金土日のプレミアム拝観プランでは、金戒光明寺御用達の職人、もしくは庭園コンシェルジュが境内の大方丈や庭園をガイドで案内してくれます。
また、月~木のプレミアム拝観プランでは、京都SKY観光ガイド(京都市観光協会の観光ガイド)によるガイドを30分間受けられます。

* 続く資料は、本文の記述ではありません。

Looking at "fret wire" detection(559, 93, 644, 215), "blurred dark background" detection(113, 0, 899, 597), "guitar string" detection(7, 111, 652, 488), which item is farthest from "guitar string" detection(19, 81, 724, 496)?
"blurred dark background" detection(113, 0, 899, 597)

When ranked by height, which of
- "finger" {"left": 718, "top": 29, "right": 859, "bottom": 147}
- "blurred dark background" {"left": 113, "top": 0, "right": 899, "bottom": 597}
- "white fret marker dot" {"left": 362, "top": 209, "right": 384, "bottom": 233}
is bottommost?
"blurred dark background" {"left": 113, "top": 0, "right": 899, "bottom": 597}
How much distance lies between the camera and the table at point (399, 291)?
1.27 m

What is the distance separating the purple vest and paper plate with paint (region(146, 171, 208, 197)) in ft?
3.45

金戒光明寺の魅力を深く堪能したい方は、ぜひ利用してみてください。
特別夜間拝観 期間:2025年11月15日(土)~12月7日(日) 時間:17:30~20:30(最終受付20:00) 場所:金戒光明寺(京都府京都市左京区黒谷町121) 料金:大人1,000円/小学生500円 詳細:https://www.kurodani.jp/lightup/ |
【個人向け】プレミアム拝観プラン 金土日 期間:2025年11月15日(土)~12月7日(日)のうち金土日 受付時間:16:30~ 拝観時間:17:00~20:30 ※30分間のガイド後は自由拝観 場所:金戒光明寺(京都府京都市左京区黒谷町121) 料金:大人2,000円/小学生1,500円(幼児は無料) 定員:30名 予約:https://select-type.com/rsv/?id=pKzKIzTBHTU&c_id=410821 |
【個人向け】プレミアム拝観プラン 月~木 期間:2025年11月15日(土)~12月7日(日)のうち月~木 受付時間:16:30~ 拝観時間:17:00~20:30 ※30分間のガイド後は自由拝観 場所:金戒光明寺(京都府京都市左京区黒谷町121) 料金:大人1,500円/小学生1,000円(幼児は無料) 定員:30名 予約:https://select-type.com/rsv/?id=pKzKIzTBHTU&c_id=410843 |
【青蓮院門跡】青色に輝く紅葉の優美さを見よう


青蓮院は、天台宗の祖である最澄が比叡山延暦寺を開く際に山頂に作った僧侶の一つ「青蓮坊」が起源となったもの。
青蓮院は住職が皇室によって受け継がれてきたお寺である門跡寺院であることから、「青蓮院門跡」と呼ばれ、三千院や妙法院と並んで三門跡の一つでもあります。
本尊が熾盛光如来という光と仏の知恵に包まれており、広大な宇宙である群青で表現されるため、春と秋のライトアップでは青色の光が境内全体を包みます。
境内にある天然記念物の大クスノキや竹林も青色に照らされ、紅葉は優美な姿になります。
赤や黄色を引き立てるライトアップが多いなか、青色に照らされる紅葉は珍しいですよね。ぜひ、青色のライトに輝く紅葉を見て、宇宙の広大さを感じてみてください。
夜の特別拝観 期間:2025年11月7日(金)~12月7日(日) 時間:18:00~22:00(最終受付 21:30) 場所:青蓮院(京都府京都市東山区粟田口三条坊町69-1) 料金:1,000円 詳細:https://www.shorenin.com/night/ |
京都の紅葉観光に役立つTIPS!

京都の紅葉シーズンである11月以降は、日中と夜の寒暖差が大きくなります。
そのため、訪れるなら脱ぎ着しやすい上着があると便利です。
また、京都は坂道や砂利道も多いので、スニーカーなどの歩きやすい靴が鉄則!
そして、清水寺など観光客で溢れる人気スポットは、日中~夕方にかけて混雑状況がピークに。ゆっくり拝観したいなら、日中なら早朝、ライトアップを見るなら遅めの時間がおすすめです。
まとめ
今回は、京都の東部・洛西エリアのライトアップや特別公開がある紅葉スポットをピックアップしました!
京都市内では紅葉スポットが多いものの、ライトアップされる場所や限定公開される場所は意外と穴場スポットでもあります。
京都の伝統や歴史、宗教、そして夜景が楽しめる場所もたくさんあるので、ぜひ訪れてみてくださいね!